Task to complete
From the rows below, pick out each line that contains the string "seen" and copy those lines. Treat uppercase and lowercase as different.

Listing

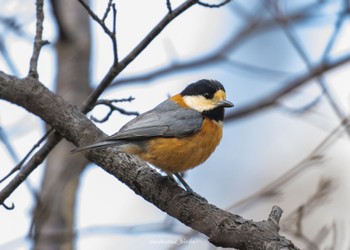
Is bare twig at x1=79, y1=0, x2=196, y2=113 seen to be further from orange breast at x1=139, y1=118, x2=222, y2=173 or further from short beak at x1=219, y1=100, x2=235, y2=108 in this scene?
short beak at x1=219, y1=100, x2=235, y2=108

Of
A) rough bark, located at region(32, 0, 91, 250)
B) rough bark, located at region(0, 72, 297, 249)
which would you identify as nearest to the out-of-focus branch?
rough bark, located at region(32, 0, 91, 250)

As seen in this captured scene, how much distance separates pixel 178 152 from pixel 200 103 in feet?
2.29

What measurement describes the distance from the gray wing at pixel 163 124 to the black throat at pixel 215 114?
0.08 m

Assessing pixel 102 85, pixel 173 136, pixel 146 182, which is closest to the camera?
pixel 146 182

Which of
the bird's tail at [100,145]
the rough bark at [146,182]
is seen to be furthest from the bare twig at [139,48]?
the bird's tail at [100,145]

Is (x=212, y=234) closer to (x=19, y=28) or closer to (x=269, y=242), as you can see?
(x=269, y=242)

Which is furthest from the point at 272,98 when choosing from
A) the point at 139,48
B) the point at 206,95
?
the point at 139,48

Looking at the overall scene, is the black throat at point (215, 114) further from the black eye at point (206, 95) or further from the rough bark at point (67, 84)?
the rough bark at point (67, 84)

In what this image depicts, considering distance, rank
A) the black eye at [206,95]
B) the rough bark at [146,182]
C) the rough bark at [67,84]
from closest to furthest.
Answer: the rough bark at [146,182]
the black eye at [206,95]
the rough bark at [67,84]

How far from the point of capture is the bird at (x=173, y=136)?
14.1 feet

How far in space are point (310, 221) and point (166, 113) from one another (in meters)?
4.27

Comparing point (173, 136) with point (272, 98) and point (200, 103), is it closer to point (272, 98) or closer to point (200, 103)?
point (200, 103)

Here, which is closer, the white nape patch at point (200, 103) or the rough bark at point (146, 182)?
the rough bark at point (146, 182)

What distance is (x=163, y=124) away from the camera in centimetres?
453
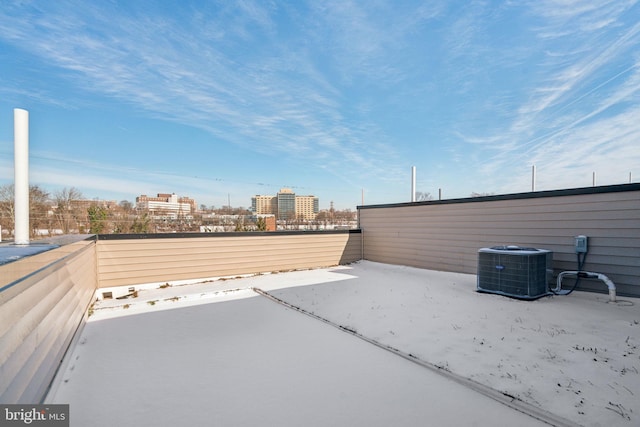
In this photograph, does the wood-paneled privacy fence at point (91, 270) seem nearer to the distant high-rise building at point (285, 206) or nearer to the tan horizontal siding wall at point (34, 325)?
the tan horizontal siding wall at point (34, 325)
--
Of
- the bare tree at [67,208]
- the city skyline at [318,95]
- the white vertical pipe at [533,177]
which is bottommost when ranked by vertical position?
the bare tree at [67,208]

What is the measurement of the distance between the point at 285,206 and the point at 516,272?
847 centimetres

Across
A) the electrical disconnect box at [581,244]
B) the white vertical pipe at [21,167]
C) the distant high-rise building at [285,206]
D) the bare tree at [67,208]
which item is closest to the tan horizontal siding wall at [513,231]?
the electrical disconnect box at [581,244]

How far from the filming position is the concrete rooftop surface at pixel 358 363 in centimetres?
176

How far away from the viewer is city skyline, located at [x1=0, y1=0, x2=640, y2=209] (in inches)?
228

Solution for this task
Is bare twig at x1=79, y1=0, x2=196, y2=113 seen to be further from orange breast at x1=139, y1=118, x2=222, y2=173 or further from short beak at x1=219, y1=100, x2=235, y2=108 in this scene?
As seen in this captured scene, how much distance separates pixel 178 152 from pixel 200 103 in feet?
is seen to be furthest from the bare twig at [139,48]?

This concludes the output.